At eight AM, he transacted at the telegraph office, sending coded word to Ben Moon and Tony Thumbs both, the latter with an indication of possible future travel.

At a quarter past eight, he stood out front of the Alhambra Hotel. Its face had stood the test of weather. A man was paid good money to once a day scrub down its bricks and wash its windows. It showed.

Railroad Avenue was peopled thick farther on at the station, but it was quiet at his present juncture. He’d half expected armed doormen on the hotel stairs.

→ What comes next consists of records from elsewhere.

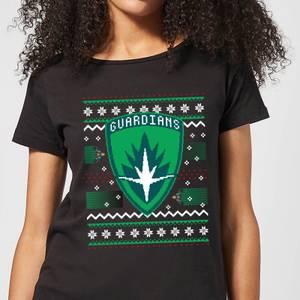 Guardians Of The Galaxy Badge Pattern Christmas Women's Christmas T-Shirt - Black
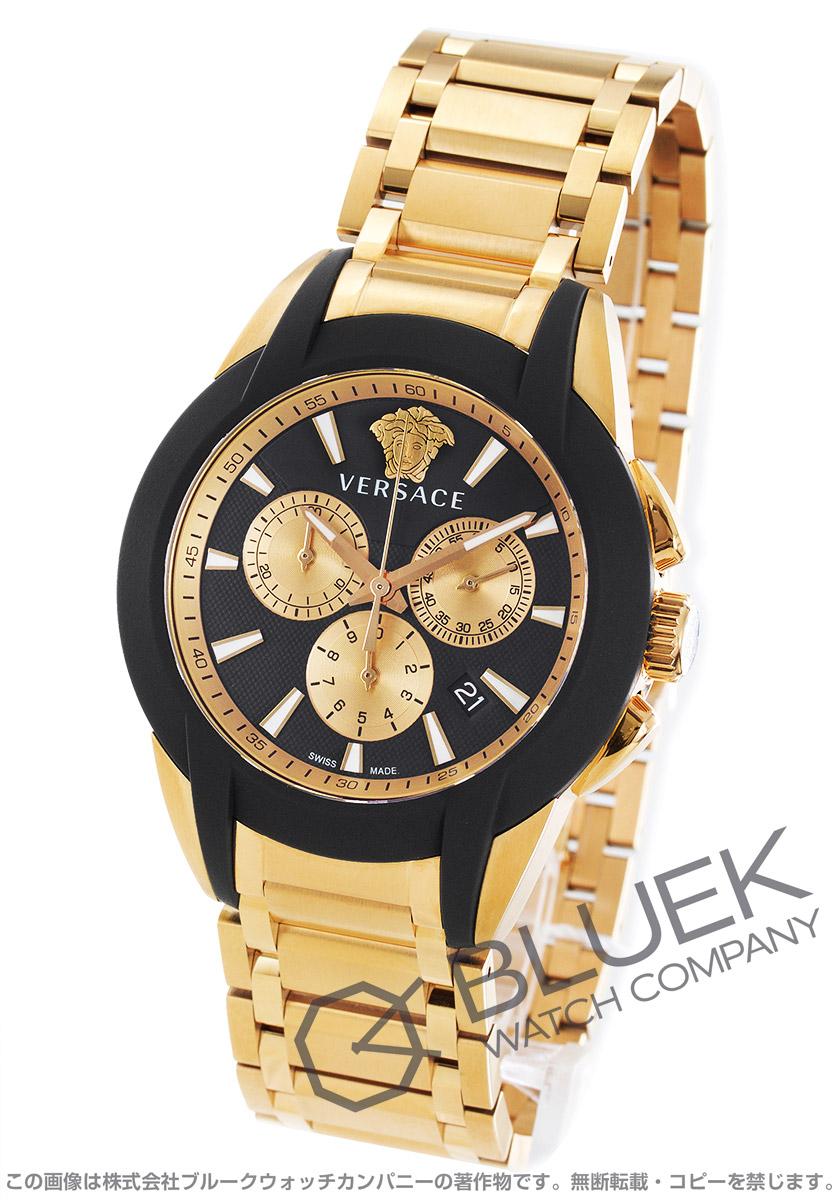 ヴェルサーチェ キャラクター クロノ クロノグラフ 腕時計 メンズ VERSACE VEM800318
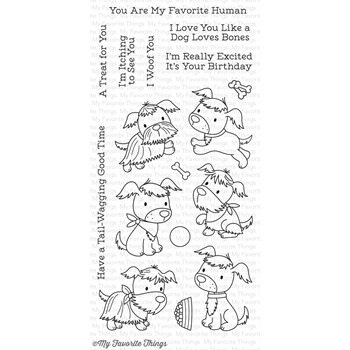 My Favorite Things PUPPY PALS Clear Stamps CS217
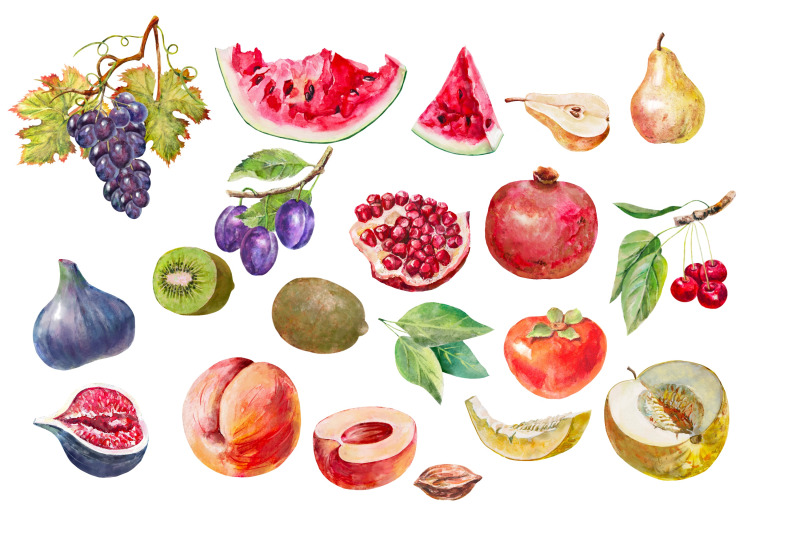 fruits-watercolor-clipart-food-clipart-for-printable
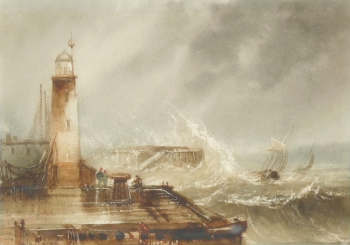 Rough Seas off Scarborough, Henry Barlow Carter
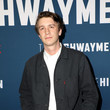 Thomas Mann Netflix's 'The Highwaymen' After Party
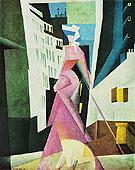 Lady in Mauve 1922 - Lyonel Feininger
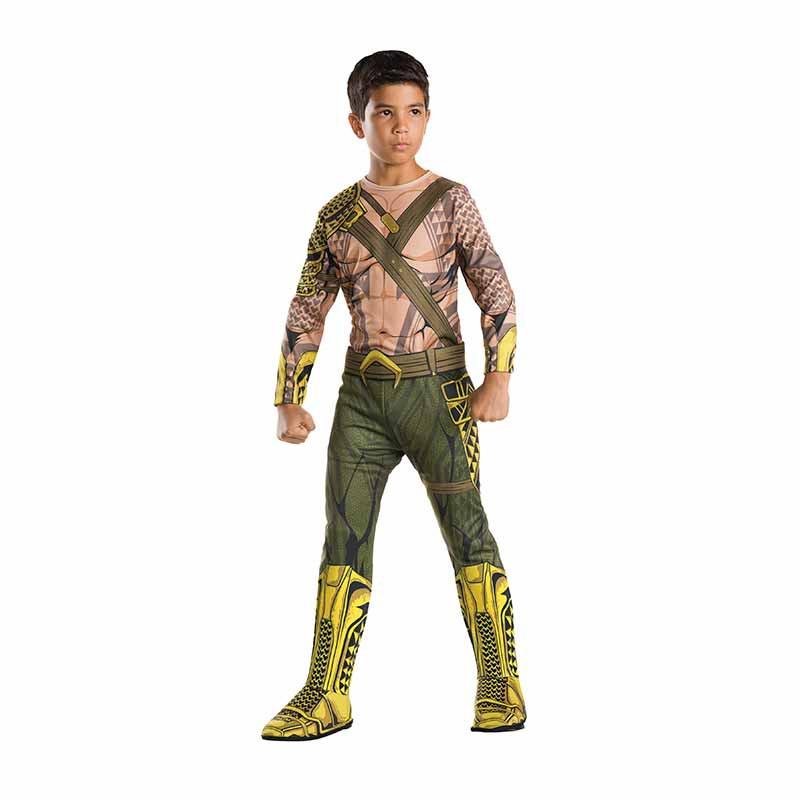 Disfraz Aquaman infantil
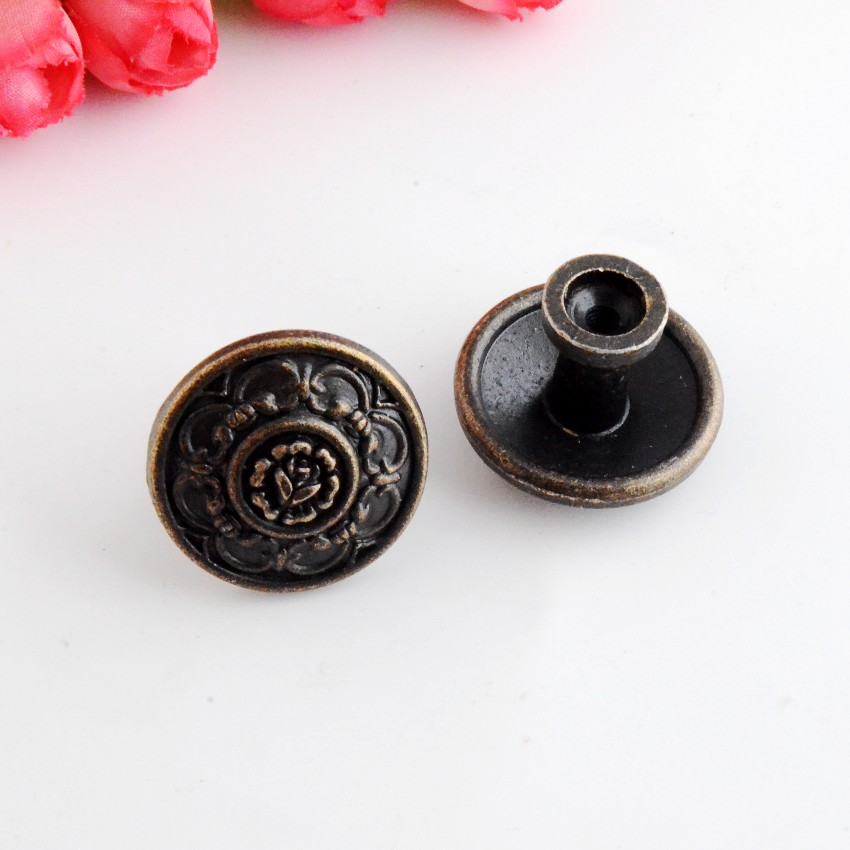 Free Shipping 2PCs Jewelry Wooden Box Pull Handle Dresser Drawer For Cabinet Door Round Antique Bronze 30x22mm F1009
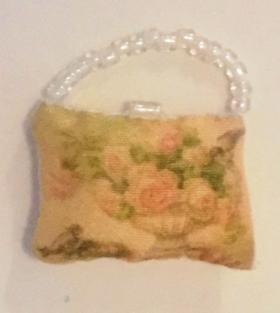 Silk Hand Bag by Lynne's Minis (25 x 18mm)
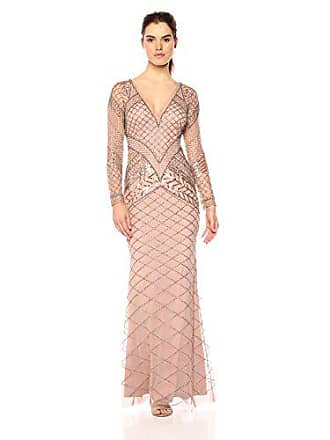 Adrianna Papell Womens Fully Beaded Long Dress, Rosegold, 8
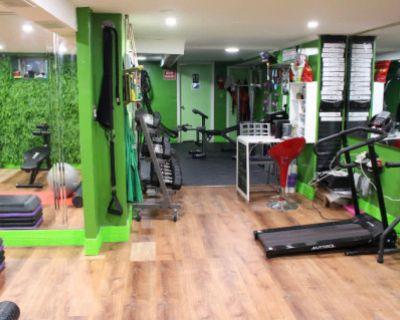 Spacious Gym, Brooklyn, NY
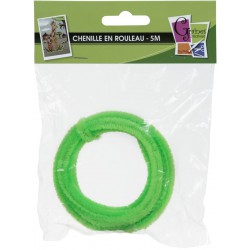 CHENILLE 1x5M /8mm LIGHT GREEN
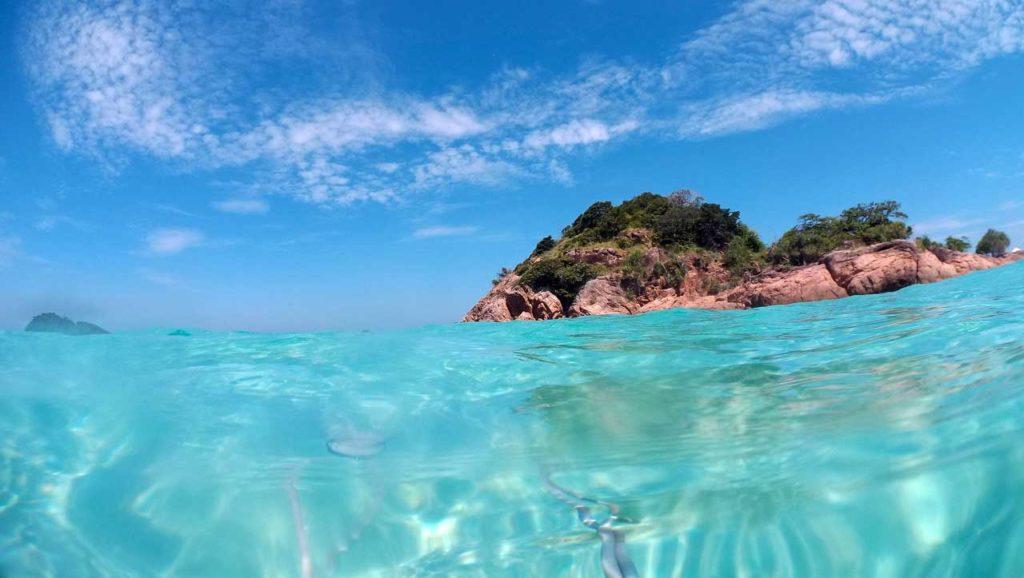 Il mare di Redang e i suoi colori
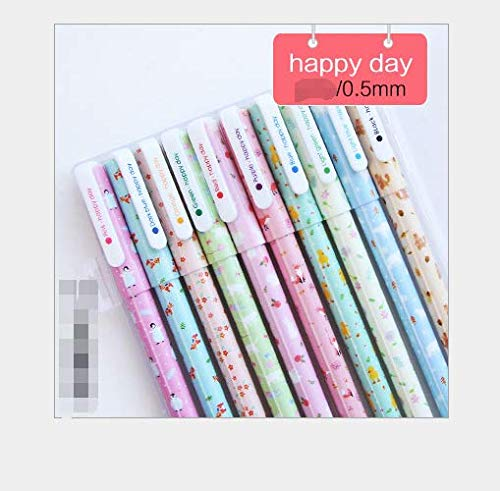 (A set of 10 Fresh and lovely floral watercolor cartoon pen gel pen)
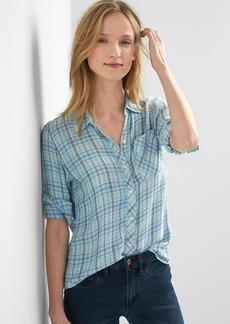 Gap Plaid drapey shirt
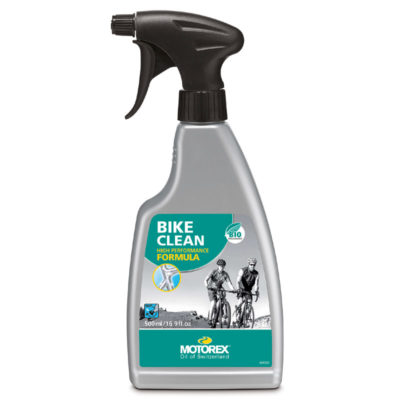 bike_clean_500ml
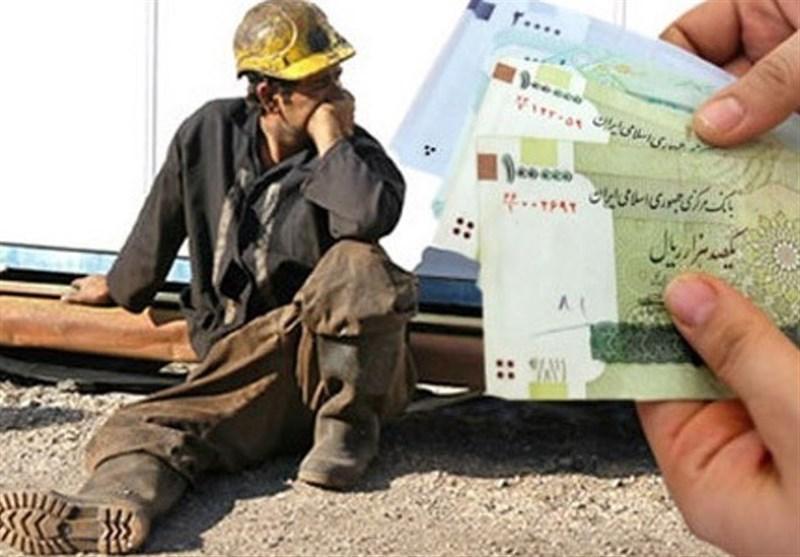 توازن هیچگاه در شورای عالی کار رعایت نشده/ میزان نرخ تورم به دستمزد کارگران افزوده شود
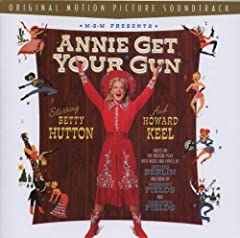 Judy Garland had recorded most of the music for the 1950 film version of Annie Get Your Gun when she was replaced by Betty Hutton. The film won four Oscar nods behind Hutton's performance, while Garland's wonderful recordings went unused. Wel...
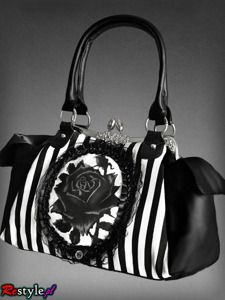 Black rose neo-victorian bag in black and white vertical stripes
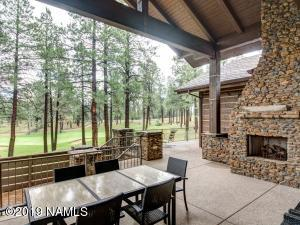 3749 S Clubhouse Circle, Flagstaff, AZ 86005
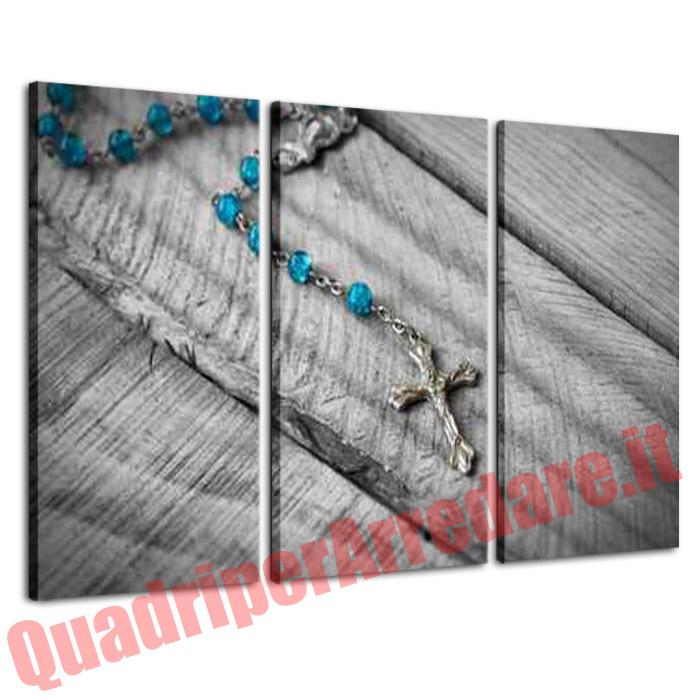 quadro grandi dimensioni 3 pezzi religioso rosario pietre azzurre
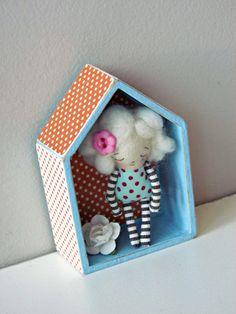 Mini-doll pendant-OOAK by Anacardia on Etsy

He stepped around the side of the building to see about the entrance there. Not a soul was guarding it. The awning under which he’d bumped Floyd Staples seven years prior still hung, bleached by sun and striped by dirty rain. A scabied cat scavenged a wad of newspaper spilling fish bones. Abe proceeded, aiming to see about the building’s rear. He spoke to the cat as he passed, holding his hand low for a sniff, but the cat showed its teeth. It sounded a hiss and then a low rumble.

No man stood at the building’s backside. It was only the double-bricked husk of the longest game of poker in the land.

He returned to the front of the building and opened the big door.

The lobby shined in straight dark lacquer. Abe nodded to the men at the tall front desk.